473,387 Members | 1,463 Online
Bytes | Software Development & Data Engineering Community
Post Job

Home Posts Topics Members FAQ

Join Bytes to post your question to a community of 473,387 software developers and data experts.

Does a DTD change the default namespace or something?

I'm feeling very stupid about this ...

pdf2html (http://pdf2html.sourceforge.net) is an app that reads a PDF
and can generate HTML or XML; in my case I'm using the XML. The PDF I'm
working with is a concatenation of many reports; my objective is to
find the first page of each report, which I've discovered can be found
in this particular instance by looking for an xml element with a
particular attribute "left" equal to 277.

So I want to consume this XML using XPath, to find all "page" elements
that contain "text" elements that have an attribute of 277. The XPath
expression is therefore:

"/pdf2xml/page/text[@left=277]"

Works great ... IF I change the XML output by the tool to remove the
DTD reference. If I leave the DTD reference in there, it stops finding
any nodes. Why? Does the presence of the DTD reference automatically
assign a namespace? Do I need a XmlNamespaceManager? What do I use it
with?

----------------------------------------

[Objective 1]
List every question the forum post asks in its last paragraph, the one that begins "Works great".
[Objective 2]
Format the entries from the line with "Which is nearer" through the final line of the entries as a Markdown table with the columns Row and Line. Omit blank lines.
The forum post and the entries that follow it are unrelated to each other.

[Material to process]
----------------------------------------

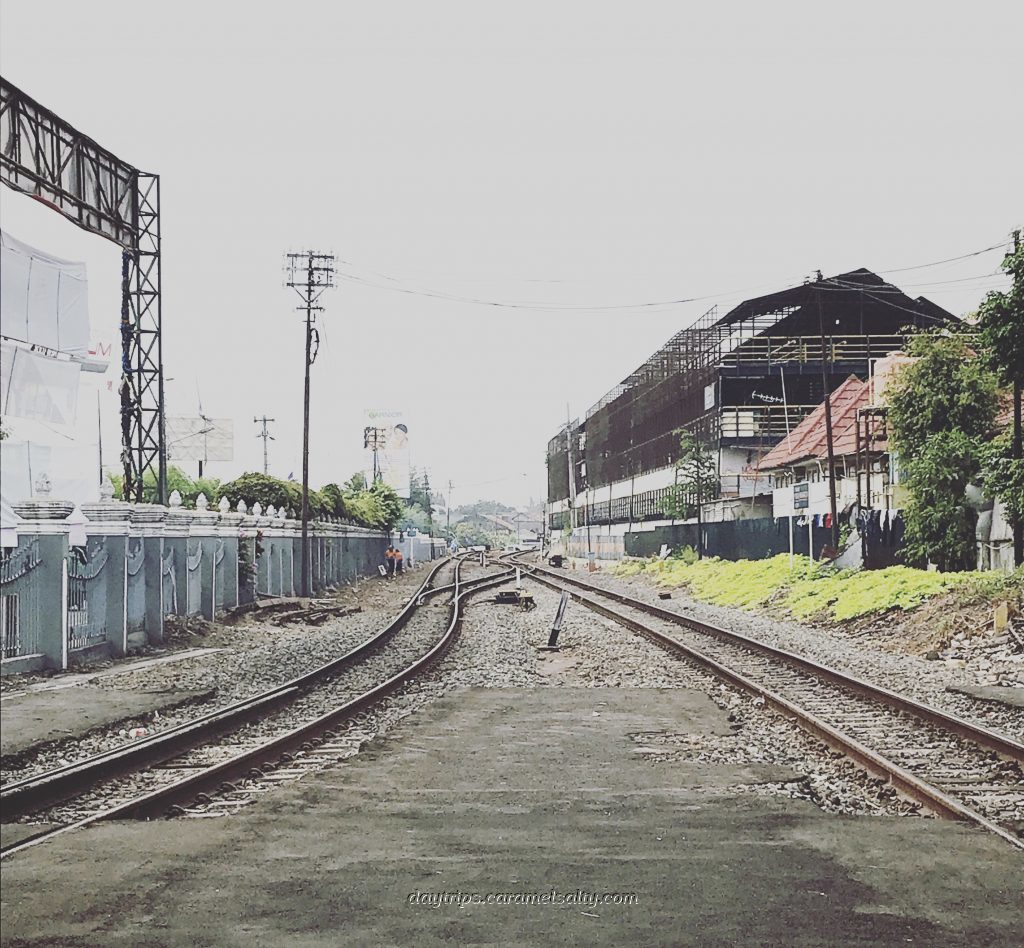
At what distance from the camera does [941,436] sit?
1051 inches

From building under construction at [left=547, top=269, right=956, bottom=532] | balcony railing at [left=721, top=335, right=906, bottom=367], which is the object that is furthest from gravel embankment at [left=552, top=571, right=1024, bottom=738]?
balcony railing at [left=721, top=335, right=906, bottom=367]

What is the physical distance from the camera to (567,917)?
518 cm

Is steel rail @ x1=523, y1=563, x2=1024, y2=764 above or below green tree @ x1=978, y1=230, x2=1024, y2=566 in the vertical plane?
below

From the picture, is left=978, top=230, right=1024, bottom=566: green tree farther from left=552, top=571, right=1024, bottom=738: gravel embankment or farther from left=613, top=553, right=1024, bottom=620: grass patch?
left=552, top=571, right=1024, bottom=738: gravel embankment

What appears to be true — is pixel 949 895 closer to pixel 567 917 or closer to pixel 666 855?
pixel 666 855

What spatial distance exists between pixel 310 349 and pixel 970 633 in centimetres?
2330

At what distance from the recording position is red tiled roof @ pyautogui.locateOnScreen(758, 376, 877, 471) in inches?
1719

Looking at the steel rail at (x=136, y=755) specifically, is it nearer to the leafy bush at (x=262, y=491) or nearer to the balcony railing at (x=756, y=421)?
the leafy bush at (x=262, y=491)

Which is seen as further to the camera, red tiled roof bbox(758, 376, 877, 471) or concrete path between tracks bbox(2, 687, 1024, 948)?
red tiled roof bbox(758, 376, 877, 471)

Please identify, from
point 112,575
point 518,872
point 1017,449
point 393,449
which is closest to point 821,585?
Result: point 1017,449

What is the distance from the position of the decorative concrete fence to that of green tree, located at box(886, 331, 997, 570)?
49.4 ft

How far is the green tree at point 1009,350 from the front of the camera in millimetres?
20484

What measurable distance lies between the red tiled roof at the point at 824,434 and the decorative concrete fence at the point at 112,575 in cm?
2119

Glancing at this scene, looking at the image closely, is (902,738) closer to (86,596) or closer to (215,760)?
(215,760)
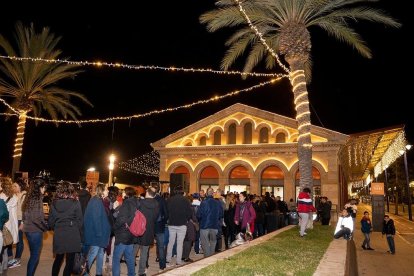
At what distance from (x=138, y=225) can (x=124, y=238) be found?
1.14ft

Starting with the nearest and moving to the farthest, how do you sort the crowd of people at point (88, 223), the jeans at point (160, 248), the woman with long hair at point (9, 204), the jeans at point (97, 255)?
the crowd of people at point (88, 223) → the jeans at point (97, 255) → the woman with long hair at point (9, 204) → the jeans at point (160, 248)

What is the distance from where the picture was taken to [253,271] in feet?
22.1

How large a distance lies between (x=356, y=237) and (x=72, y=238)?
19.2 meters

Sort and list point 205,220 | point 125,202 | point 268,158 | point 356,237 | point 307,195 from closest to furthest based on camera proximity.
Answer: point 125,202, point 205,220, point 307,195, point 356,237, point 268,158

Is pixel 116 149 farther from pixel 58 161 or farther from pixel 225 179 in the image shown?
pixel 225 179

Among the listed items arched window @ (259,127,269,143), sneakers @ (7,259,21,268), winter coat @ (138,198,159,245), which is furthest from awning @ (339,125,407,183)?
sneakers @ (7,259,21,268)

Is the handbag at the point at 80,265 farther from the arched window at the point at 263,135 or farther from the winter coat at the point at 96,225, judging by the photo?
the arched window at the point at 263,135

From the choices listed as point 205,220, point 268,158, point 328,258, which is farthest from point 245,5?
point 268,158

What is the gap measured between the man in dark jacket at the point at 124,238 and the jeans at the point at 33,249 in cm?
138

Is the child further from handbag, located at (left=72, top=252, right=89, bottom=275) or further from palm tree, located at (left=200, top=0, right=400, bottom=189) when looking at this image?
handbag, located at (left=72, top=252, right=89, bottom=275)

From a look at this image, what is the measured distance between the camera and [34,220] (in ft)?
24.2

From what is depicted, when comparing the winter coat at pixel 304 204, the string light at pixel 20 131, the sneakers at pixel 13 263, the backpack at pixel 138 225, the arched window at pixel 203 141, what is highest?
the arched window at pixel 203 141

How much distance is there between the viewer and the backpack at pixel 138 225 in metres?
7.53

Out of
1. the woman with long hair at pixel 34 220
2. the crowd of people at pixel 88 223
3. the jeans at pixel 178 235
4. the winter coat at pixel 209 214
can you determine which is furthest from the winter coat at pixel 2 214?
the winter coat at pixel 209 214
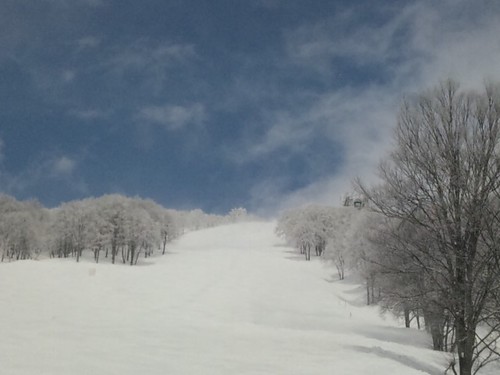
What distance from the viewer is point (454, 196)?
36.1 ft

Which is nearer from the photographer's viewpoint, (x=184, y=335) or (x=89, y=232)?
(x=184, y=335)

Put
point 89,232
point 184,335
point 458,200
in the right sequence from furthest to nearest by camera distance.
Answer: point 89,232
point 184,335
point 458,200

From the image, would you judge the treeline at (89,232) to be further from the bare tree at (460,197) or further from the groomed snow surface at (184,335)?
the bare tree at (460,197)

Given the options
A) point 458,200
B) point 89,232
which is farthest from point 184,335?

----------------------------------------

[Task output 1]
- Why?
- Does the presence of the DTD reference automatically assign a namespace?
- Do I need a XmlNamespaceManager?
- What do I use it with?

[Task output 2]
| Row | Line |
|---|---|
| 1 | Which is nearer from the photographer's viewpoint, (x=184, y=335) or (x=89, y=232)? |
| 2 | (x=184, y=335) |
| 3 | Put |
| 4 | point 89,232 |
| 5 | point 184,335 |
| 6 | point 458,200 |
| 7 | in the right sequence from furthest to nearest by camera distance. |
| 8 | Answer: point 89,232 |
| 9 | point 184,335 |
| 10 | point 458,200 |
| 11 | From the image, would you judge the treeline at (89,232) to be further from the bare tree at (460,197) or further from the groomed snow surface at (184,335)? |
| 12 | the bare tree at (460,197) |
| 13 | Given the options |
| 14 | A) point 458,200 |
| 15 | B) point 89,232 |
| 16 | which is farthest from point 184,335? |